Barthes, kısaca güreşi boksa benzetir, ve açıklar; Boks, sonucu bilinmeyen ve uğruna iddiaya girilebilecek bir olay iken güreş, öfke ve tutkuların resmine bağlıdır. Katılım ve dramatik anlarla dolu sempati güreş izleyicisi için çok önemliyken, WWE`deki günümüz güreşi artık seyirciyi şok altında bırakan umulmadık neticelerle bitebiliyor. Çoğu zaman güreş sonuçları şaşırtıcı değildir, seyircinin tepkisi sergilenen şova yansır.
Fakat hepsinin üzerinde Barthes`a göre güreş adalet demektir. Adalet, güçlü bir saldırı olmadan türeyemez, bu yüzden üçkağıtçı biri profesyonel güreşte zorunludur. Fransız ve Amerikan pehlivanlarını birbirinden ayırarak, Fransız kahramanların daha çok etikle ilgilendiklerini daha az politik olduklarını söyler. Ama WWE`de, mükemmel süperstarlar bu iki öğenin birleşiminden meydana gelir; ahlaklılık ve sancak tutmak. Denemesinin son cümlesinde Barthes, az ve öz şekilde güreşçilerin iyi ve kötüyü, ahlaklılık ve ahlaksızlığı kendi içinde adil bir şekilde sona erdirebildikleri için üstün bir kişiliğe ulaşabileceklerini söyler.(Barthes, S.30)
"Profesyonel Güreşin Kuramları(The Politics of Professional Wrestling)", Jeffery J. Mondak tarafından Popüler Kültür Gazetesinde yazılan bir yazının başlığı. Mondak`ın tezine göre; Güreşin, Birleşik Devletler`de süregelen döngüsel popülaritesi ülkenin o dönemki yabancı politikası ve yabancılara beslenen politik düşmanlıkla uyuşuyor. Bu periyodlar, 1930`ları, 1950`leri, ve Hulk Hogan`ın ünvanı kazanmasıyla başlayan 1980`leri kapsıyor.

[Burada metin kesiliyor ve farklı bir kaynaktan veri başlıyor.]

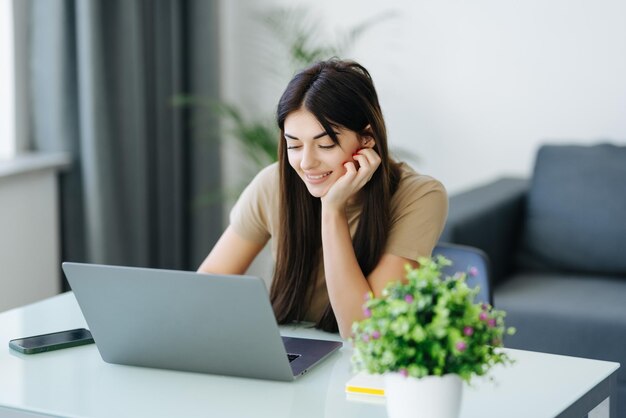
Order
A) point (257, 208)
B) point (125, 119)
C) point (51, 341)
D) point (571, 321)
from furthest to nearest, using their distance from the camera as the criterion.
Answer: point (125, 119) → point (571, 321) → point (257, 208) → point (51, 341)

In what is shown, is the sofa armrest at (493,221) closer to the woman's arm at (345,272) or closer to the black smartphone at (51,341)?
the woman's arm at (345,272)

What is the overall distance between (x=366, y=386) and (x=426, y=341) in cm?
31

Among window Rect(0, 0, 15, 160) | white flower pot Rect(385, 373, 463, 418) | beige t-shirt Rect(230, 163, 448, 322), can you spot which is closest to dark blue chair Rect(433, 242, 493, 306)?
beige t-shirt Rect(230, 163, 448, 322)

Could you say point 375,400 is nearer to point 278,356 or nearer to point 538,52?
Answer: point 278,356

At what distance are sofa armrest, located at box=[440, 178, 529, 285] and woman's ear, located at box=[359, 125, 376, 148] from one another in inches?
Result: 44.6

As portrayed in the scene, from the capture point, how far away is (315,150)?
204 cm

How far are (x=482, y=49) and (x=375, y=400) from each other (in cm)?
258

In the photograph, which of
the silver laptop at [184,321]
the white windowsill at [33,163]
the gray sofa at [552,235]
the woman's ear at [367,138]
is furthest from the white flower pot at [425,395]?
the white windowsill at [33,163]

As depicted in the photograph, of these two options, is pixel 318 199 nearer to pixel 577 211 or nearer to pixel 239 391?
pixel 239 391

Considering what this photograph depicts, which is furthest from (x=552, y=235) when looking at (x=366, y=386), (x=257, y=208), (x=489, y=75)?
(x=366, y=386)

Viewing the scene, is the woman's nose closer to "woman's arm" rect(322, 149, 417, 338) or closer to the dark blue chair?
"woman's arm" rect(322, 149, 417, 338)

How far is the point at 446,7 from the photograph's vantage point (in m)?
3.93

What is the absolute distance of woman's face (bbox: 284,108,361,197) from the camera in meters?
2.02

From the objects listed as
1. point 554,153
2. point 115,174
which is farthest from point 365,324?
point 115,174
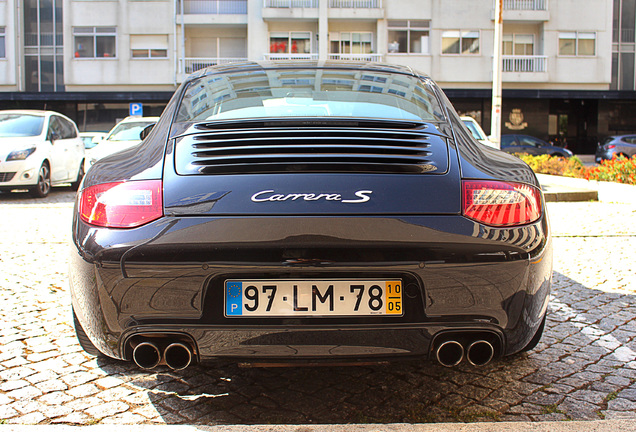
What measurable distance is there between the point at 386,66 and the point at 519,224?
156 centimetres

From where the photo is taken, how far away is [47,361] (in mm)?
3270

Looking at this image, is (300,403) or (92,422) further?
(300,403)

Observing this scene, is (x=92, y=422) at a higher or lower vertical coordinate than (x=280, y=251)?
lower

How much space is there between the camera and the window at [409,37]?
3475 centimetres

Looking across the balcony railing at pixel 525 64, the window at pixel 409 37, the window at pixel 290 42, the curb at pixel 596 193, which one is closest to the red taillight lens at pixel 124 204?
the curb at pixel 596 193

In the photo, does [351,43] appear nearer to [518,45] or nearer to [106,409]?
[518,45]

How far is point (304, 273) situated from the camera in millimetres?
2236

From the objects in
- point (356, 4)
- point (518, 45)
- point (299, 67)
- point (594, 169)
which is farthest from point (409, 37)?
point (299, 67)

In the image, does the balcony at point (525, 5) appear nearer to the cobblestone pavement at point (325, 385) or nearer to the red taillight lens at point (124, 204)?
the cobblestone pavement at point (325, 385)

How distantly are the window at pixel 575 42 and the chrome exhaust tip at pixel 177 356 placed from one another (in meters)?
36.8

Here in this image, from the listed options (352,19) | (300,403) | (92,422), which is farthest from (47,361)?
(352,19)

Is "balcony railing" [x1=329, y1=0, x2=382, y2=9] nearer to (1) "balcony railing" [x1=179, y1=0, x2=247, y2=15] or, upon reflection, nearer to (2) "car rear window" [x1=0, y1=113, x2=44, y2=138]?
(1) "balcony railing" [x1=179, y1=0, x2=247, y2=15]

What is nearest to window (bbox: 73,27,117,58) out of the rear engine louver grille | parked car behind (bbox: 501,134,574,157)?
Answer: parked car behind (bbox: 501,134,574,157)

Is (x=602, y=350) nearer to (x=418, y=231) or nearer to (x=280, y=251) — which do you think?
(x=418, y=231)
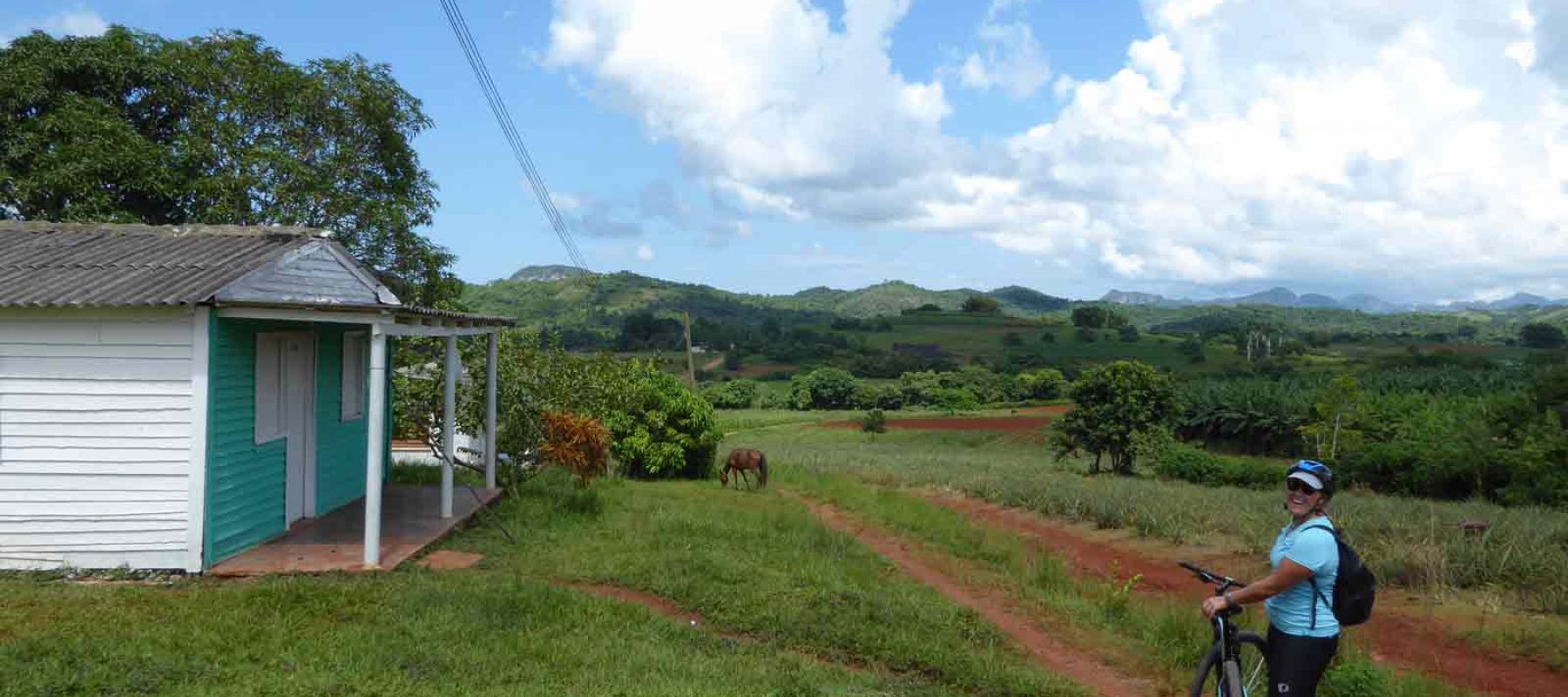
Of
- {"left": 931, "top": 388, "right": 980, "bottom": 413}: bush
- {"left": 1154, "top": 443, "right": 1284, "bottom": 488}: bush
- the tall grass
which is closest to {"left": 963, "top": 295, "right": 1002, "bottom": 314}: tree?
{"left": 931, "top": 388, "right": 980, "bottom": 413}: bush

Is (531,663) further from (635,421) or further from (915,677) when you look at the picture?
(635,421)

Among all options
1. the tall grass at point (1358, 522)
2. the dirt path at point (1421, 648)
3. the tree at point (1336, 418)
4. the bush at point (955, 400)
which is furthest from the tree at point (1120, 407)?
the bush at point (955, 400)

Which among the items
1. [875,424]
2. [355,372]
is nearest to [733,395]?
[875,424]

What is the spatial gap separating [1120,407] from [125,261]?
2704cm

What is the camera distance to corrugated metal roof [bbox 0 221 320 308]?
343 inches

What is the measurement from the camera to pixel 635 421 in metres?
21.4

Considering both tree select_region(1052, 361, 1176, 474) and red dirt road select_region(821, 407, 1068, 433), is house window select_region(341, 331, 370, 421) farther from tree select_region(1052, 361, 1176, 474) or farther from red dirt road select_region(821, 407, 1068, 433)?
red dirt road select_region(821, 407, 1068, 433)

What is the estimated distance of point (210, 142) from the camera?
1873 cm

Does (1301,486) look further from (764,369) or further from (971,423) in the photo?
(764,369)

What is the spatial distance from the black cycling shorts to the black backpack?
0.32 ft

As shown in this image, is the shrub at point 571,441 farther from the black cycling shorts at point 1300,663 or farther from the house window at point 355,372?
the black cycling shorts at point 1300,663

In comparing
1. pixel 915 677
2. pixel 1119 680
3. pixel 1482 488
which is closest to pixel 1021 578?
pixel 1119 680

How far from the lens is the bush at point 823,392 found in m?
72.6

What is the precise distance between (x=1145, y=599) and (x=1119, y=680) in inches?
115
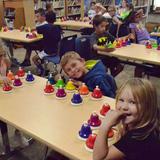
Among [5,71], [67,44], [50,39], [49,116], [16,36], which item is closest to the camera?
[49,116]

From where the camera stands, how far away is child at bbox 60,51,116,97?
6.66ft

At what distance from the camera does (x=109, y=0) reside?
8852mm

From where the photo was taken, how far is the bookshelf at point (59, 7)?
7.91 meters

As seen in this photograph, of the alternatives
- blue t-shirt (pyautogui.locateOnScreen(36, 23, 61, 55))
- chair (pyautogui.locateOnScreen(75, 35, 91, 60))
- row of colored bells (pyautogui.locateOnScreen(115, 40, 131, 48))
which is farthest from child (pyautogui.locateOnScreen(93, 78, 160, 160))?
blue t-shirt (pyautogui.locateOnScreen(36, 23, 61, 55))

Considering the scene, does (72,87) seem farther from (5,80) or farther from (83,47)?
(83,47)

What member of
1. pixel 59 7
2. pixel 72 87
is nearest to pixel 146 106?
pixel 72 87

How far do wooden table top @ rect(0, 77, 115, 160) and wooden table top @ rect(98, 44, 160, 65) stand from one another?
124 cm

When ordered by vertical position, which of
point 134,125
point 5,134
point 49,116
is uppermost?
point 134,125

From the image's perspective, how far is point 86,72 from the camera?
2082mm

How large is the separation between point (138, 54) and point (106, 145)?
6.59ft

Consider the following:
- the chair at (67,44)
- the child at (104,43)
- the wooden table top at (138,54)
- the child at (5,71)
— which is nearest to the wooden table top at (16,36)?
the chair at (67,44)

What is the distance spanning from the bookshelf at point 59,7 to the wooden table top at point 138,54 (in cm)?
506

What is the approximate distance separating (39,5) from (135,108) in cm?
670

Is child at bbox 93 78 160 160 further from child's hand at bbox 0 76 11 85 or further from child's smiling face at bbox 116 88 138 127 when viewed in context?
child's hand at bbox 0 76 11 85
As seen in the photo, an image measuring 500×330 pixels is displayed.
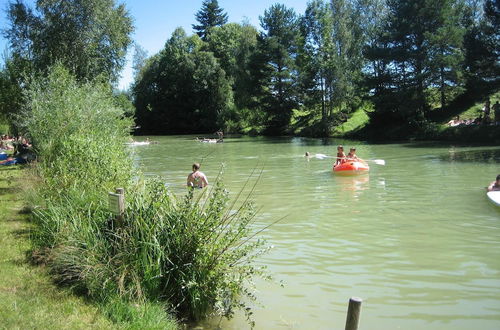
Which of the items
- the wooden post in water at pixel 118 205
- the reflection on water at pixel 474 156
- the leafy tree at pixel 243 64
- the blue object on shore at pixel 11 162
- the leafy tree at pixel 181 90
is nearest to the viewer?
the wooden post in water at pixel 118 205

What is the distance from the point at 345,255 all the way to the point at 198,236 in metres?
3.77

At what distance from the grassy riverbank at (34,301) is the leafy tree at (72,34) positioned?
727 inches

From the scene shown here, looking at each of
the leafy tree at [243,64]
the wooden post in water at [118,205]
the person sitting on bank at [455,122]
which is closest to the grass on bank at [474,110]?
the person sitting on bank at [455,122]

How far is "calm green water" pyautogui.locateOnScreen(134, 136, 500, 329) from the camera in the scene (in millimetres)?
6039

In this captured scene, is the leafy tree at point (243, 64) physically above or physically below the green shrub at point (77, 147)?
above

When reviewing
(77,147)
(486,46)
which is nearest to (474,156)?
(486,46)

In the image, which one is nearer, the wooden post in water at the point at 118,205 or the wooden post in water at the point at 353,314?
the wooden post in water at the point at 353,314

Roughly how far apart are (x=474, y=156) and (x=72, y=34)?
22698 mm

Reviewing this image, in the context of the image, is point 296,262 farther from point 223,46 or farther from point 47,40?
point 223,46

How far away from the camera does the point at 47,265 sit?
6.38 meters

Bu tez en son, ulusal yurtseverliğin doruklara çıktığı 11 Eylül olayları sonrası kendini gösterdi. Arap karakter Hassan, gerçek Amerikan kahramanı Hulk Hogan ile kapıştırıldı.
Bu, WWE ve diğer güreş promosyoncuları tarafından yıllardır kullanılan bir mantıktır, fakat her zaman işe yaramamıştır. Eğer yabancı güreşçi kötü bir performanscı ise ya da konsept fazla ağır ise senaryo rahatlıkla geri tepebilir. 1991 Mart`ı, WrestleMania 7`de bir Irak sempazitanı ile Hulk Hogan karşılaştı. Kötü karakter, Sergeant Slaughter, bir Saddam Hüseyin taklidi olan General Adnan tarafından yönetiliyordu. Körfez savaşının başlamasından birkaç gün sonra olan bu güreşi o kazandı. Hogan, kendini Amerikan bayrağına sarıyor, ordu merkezlerini ziyaret ediyor, kol pazularına "patriot füzeleri" ismini veriyordu. Bu gelişmeler WM7 için beklenenin aksine bilet satışlarını azalttı.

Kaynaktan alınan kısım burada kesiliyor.